ユニークかつ効果的なプロモーションを展開する企業のトップに、どのような視点で販促を考え、展開しているのかを聞く。
「空気の器」を手に持つ福永紙工 代表取締役・山田明良氏。同社が外部クリエイターと協力しあいながら展開する「かみの工作所」から生まれた人気商品だ。「かみの工作所」は、紙を加工・印刷してできる「道具」の可能性を追求するプロジェクト。ここから生み出される商品はミュージアムショップなどで販売され、多くのファンを持つ。

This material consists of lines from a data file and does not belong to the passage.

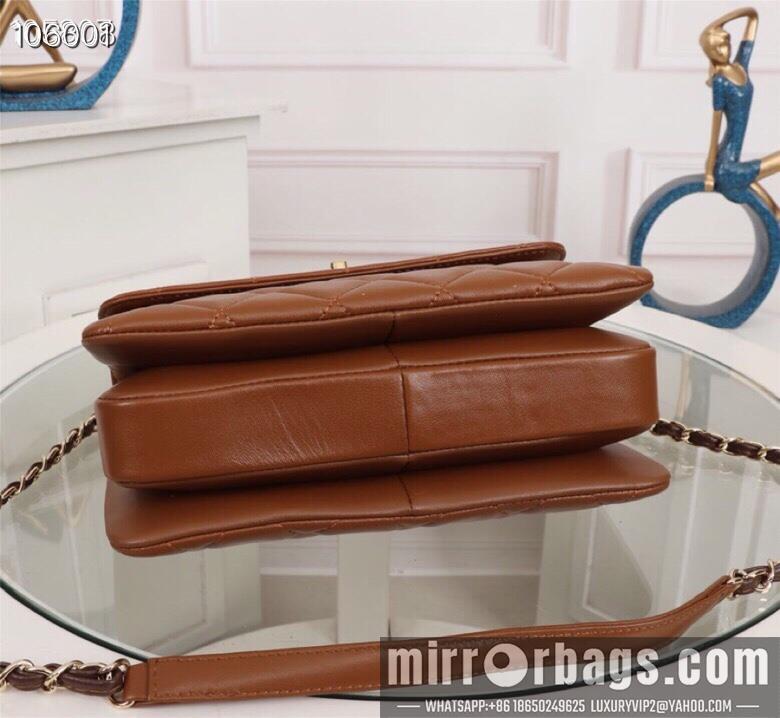 1:1 Chanel Bags 92236 25X12X17cm XMY 7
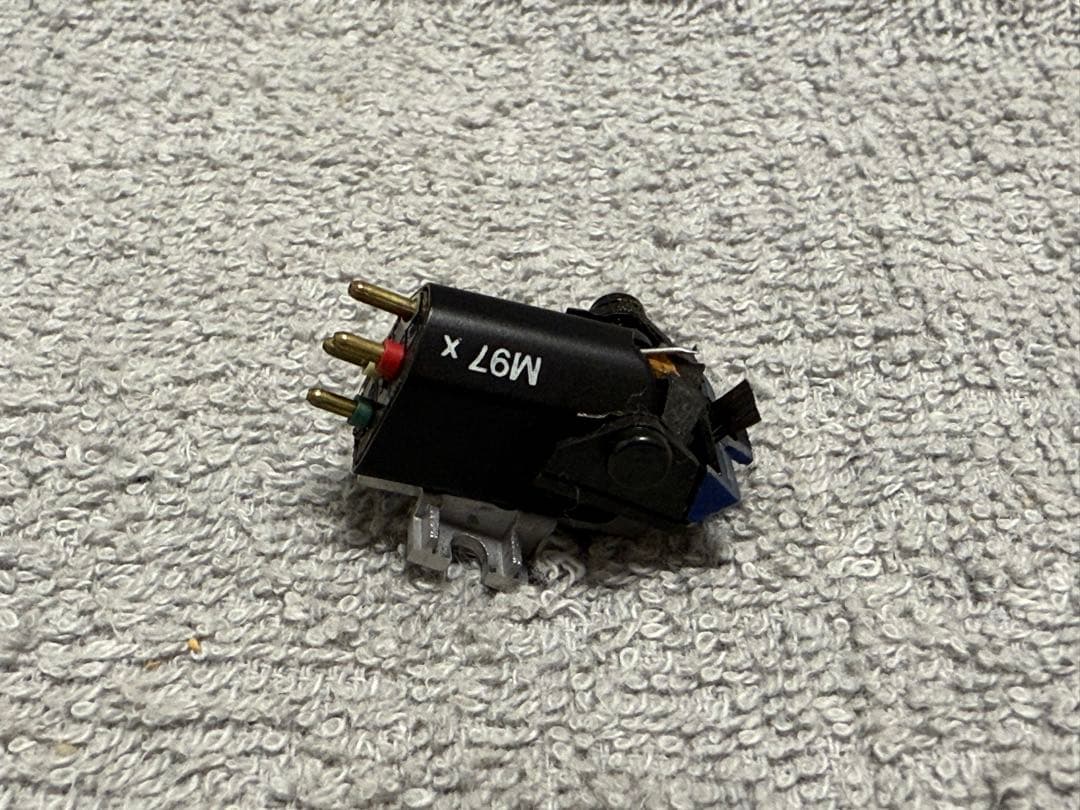 SHURE シュアー M97X N97XE レコード針 カートリッジ - メルカリ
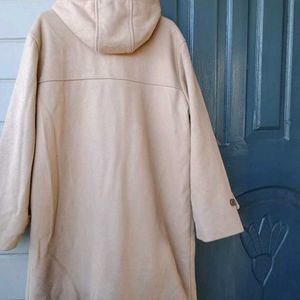 Hoodie Coat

福永紙工 代表取締役 山田明良 氏(やまだ・あきよし)
1962年愛知県安城市生まれ。アパレル業界を経て義父が経営する福永紙工に入社。代表取締役就任後は、同社が従来から行っていた受注スタイルの事業を継承しつつ、8年ほど前から「かみの工作所」を外部クリエイターと協力しながら立ち上げ、デザイン性の高い紙製品の開発・販売に取り組んでいる。山田氏は「かみの工作所」を単なるブランドではなく、福永紙工とクリエイターたちが協力しあってものづくりを行うための“プラットフォーム”と位置付けている。

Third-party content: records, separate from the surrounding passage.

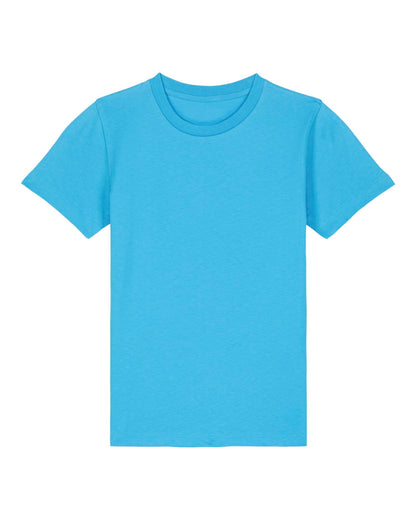 Stanley/Stella T-Shirt Aqua Blue / 12-13/152-158cm Mini Creator 2.0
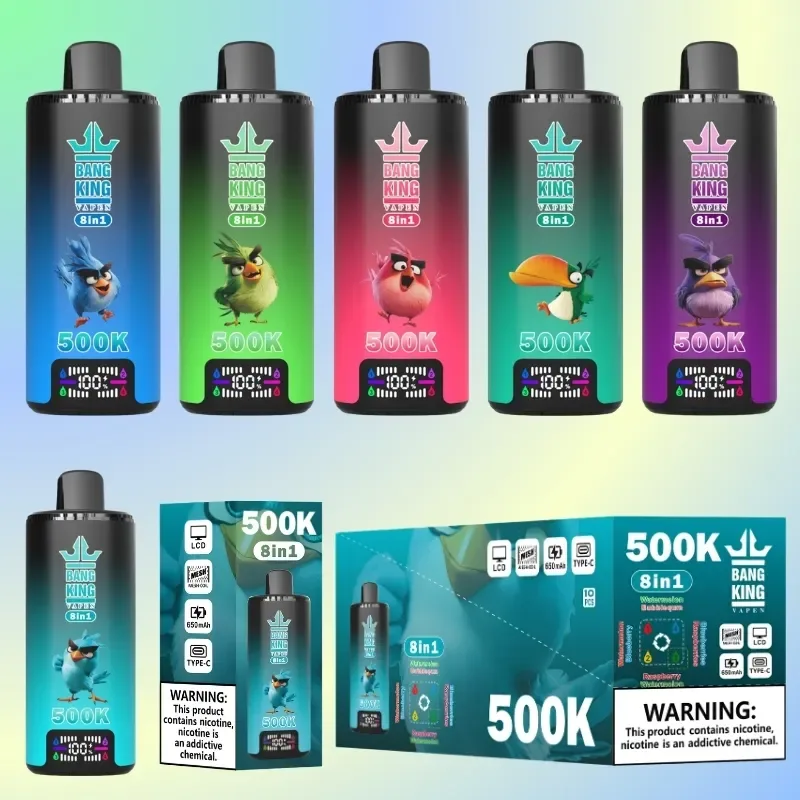Bang King 500k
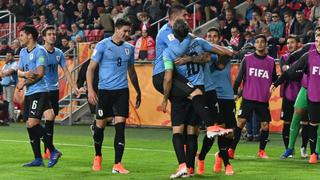 ¡Por el buen camino! Uruguay venció 2-0 a Honduras y se clasificó a octavos del Mundial Sub 20 2019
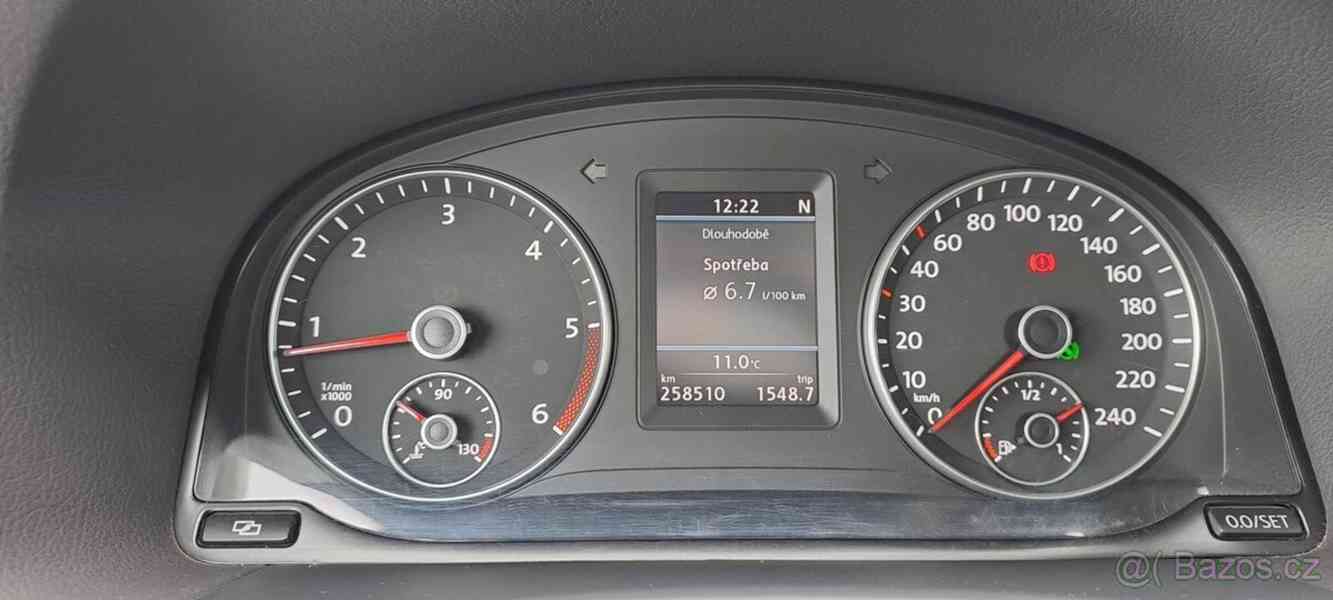 Volkswagen Touran 1,6   tdi dsg - foto 10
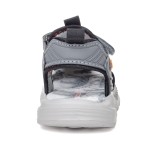 ДЕТСКИ САНДАЛИ 026624 GREY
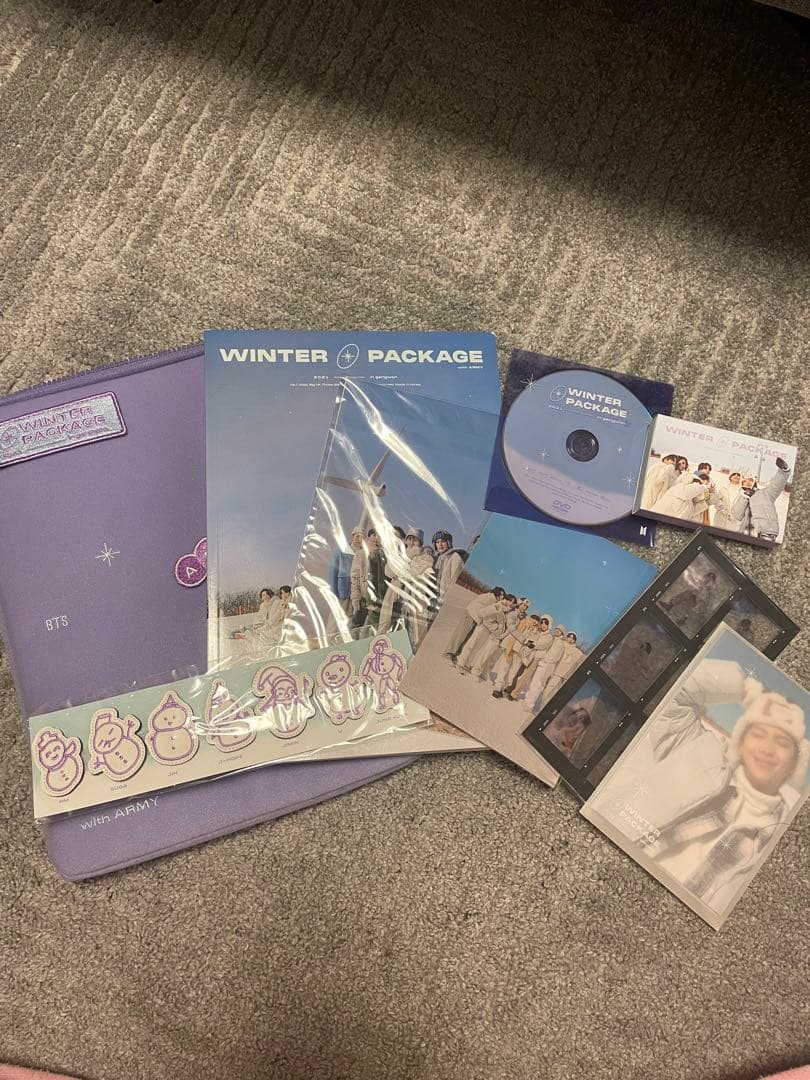 bts CD+DVD+アルバムなど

テラダモケイ 「1/100建築模型用添景セット No.11お花見編」
桜の木と花が別パーツになっているので、買った人の自由な感覚で桜の花を咲かせることができる。
各地のミュージアムショップなどで販売されている 「空気の器」イエロー×ブルー
形状を自由に変えられる紙の器。広げ方によっていろいろな形になる。利用の仕方については売り手側からは限定せずに、使う人のイマジネーションに委ねている部分が大きい。写真の「イエロー×ブルー」バージョンは、黄色と青色で印刷し、角度により緑色にも見えるようにデザインされている。
経済環境が激変 新たな事業を模索
形状を自由に変えることができる「空気の器」、オブジェとしてもインテリアとしても人気の1/100サイズ建築模型用添景セット「テラダモケイ」。こうしたアートとデザインのテイストを兼ね備えた紙製品が、子どもからシニアまでの幅広い人たちの心を捉えている。

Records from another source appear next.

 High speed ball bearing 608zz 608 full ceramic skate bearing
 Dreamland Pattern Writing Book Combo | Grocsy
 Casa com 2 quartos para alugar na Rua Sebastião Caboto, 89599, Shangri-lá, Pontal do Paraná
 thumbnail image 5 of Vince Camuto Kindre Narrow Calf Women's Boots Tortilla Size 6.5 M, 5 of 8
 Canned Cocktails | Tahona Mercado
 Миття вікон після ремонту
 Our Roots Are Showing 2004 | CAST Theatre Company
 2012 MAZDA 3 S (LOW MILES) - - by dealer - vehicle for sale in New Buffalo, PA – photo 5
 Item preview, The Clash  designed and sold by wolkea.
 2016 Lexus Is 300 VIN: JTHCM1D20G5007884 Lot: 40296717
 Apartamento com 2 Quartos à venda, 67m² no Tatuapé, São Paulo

商品を製造・販売しているのは、東京都立川市に事務所兼工場を構える、1963年創業の福永紙工という会社だ。もともとは印刷、段ボール加工、パッケージ製作などの受注生産を中心にBtoB事業を営んできた会社で、特に厚紙加工は得意分野のひとつだ。
同社がアート感覚あふれる商品を手がけるようになったのは今から約8年前だ。その頃、印刷・パッケージ業界は大きな構造変革期にあった。印刷分野ではデジタル化の進展、パッケージ分野ではメーカー工場とともにパッケージ工場も中国へ移転するケースが相次ぐなど、同社を取り巻く経済環境は激変していた。